I have been so stunned by the recent shift in the political landscape that I completely forgot to post anything here. I know my readers have been wondering what is going on. How can I put it? I am speechless. I am without speech!
I was reading that New Jersey Governor Chris Christie was asked what he would do if he was kicked out of the new administration’s transition team. He said he would close that bridge when he came to it.
I have an upcoming test on bird identification. I haven’t had time to study so I think I will just have to wing it.
Hello Everyone. I wanted to share a recent plumbing experience I had with you. No, I didn’t have a plumbing experience with you (we both would have remembered that, wouldn’t we?) Let me re-phrase that. I want to share, with you, a plumbing experience I recently had.
My shower drain was plugged up, so I did what everyone does. I poured boiling water down the drain. That usually does the trick. But 24 hours later it still wouldn’t drain, even after the whole coat hanger down the drain trick! In a burst of inspiration, I decided to open and close the drain. When I did that, I loosened whatever had been almost obliterated by the above-mentioned scalding H2O. I am pleased to report that I am no longer ankle-deep in water after my mandatory daily shower.
With that, I am releasing my latest rap one week ahead of it’s ITunes Debut, Number 2 last week on the Billboard Top 100.
My Name’s Ice-John
I like to sleep
And I sometimes yawn
My shirt’s too tight
and my pants too long
And it’s been 37 years
Since I’ve Played Ping Pong
Sometimes I’ll Laugh
Sometimes I’ll Cry
Sometimes I’ll eat
Half a Pizza Pie
I don’t eat meat
Cause I love all life
I have big feet
You can ask my wife
I’m younger than the Pope
But older than Matt Damon
I was born the same year
As Everyone Loves Raymond
So now I’ll split
And I’ll end this rap
It’s a sure-fire hit
But it’s time to nap
I had an eye appointment earlier this week. And then, me and the eye had drinks and then went back to its place. But seriously, folks. My Eye Doctor has a new process of examining your eyes, and it does not involve dilation. It does, however, involve an exchange of money. The pictures of my eyes were so fascinating that I thought I would share one of them with you, my loyal readers. But I caution anyone who would use this to hack into the eye-scan locks on any of my six wall safes. The image has been modified slightly, in a section known only by my optometrist (for safety, of course). It kind of looks like outer space, doesn’t it? Is that my optic nerve, or a distant star? I have hungry cats to feed now, and lots of football to watch. This is the best time of year for me (and many like me). It is Christmas every Sunday!

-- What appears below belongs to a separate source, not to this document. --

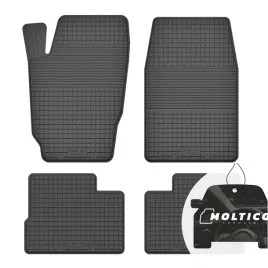 dywaniki-gumowe-do-kia-sportage-i-1994-2002-komplet-z-rantem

Here is an excerpt of a conversation I recently heard at the school I am attending:
“Do you know where the swimming pool is?”
“Just follow the group of towel-people over there.”

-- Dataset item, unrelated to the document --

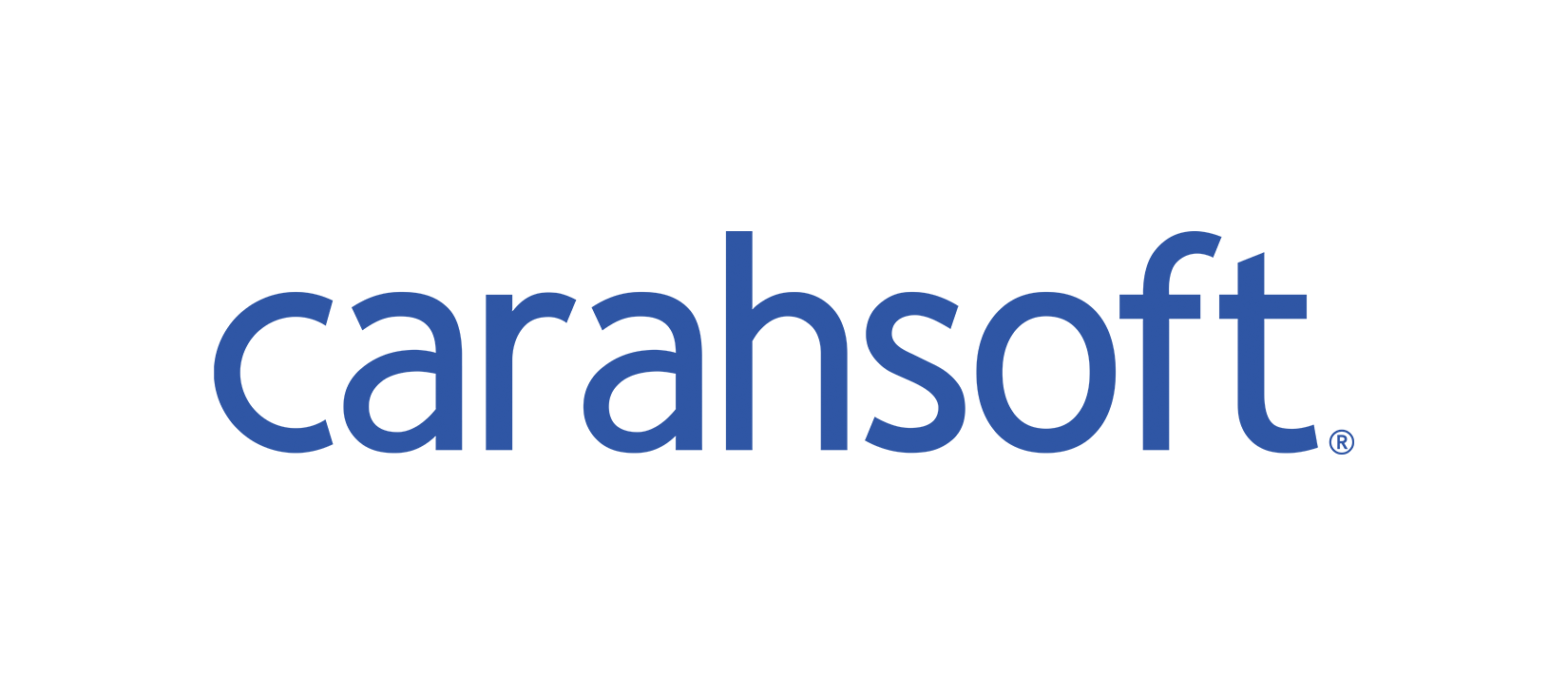 Carasoft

Did you know that California will soon allow terminally ill patients to end their lives legally? There are many criteria to meet in order for a person to do this, however. If a person lived in New York they wouldn’t need any such law. They could just walk into any bar in Brooklyn or Manhattan and make disparaging remarks about Jerry Vale or Tony Bennett. They would not be long for this world after that, believe me.
Have you heard about the latest fashion accessory sweeping Hollywood? It is surgically-implanted belt loops. People will now be able to wear a belt without the need for pants, thus providing a spot to hold a phone any time, day or night. Californians are such wacky folks.
Lastly, I know a guy who is so clueless, he thinks a Red-Light District has something to do with traffic control!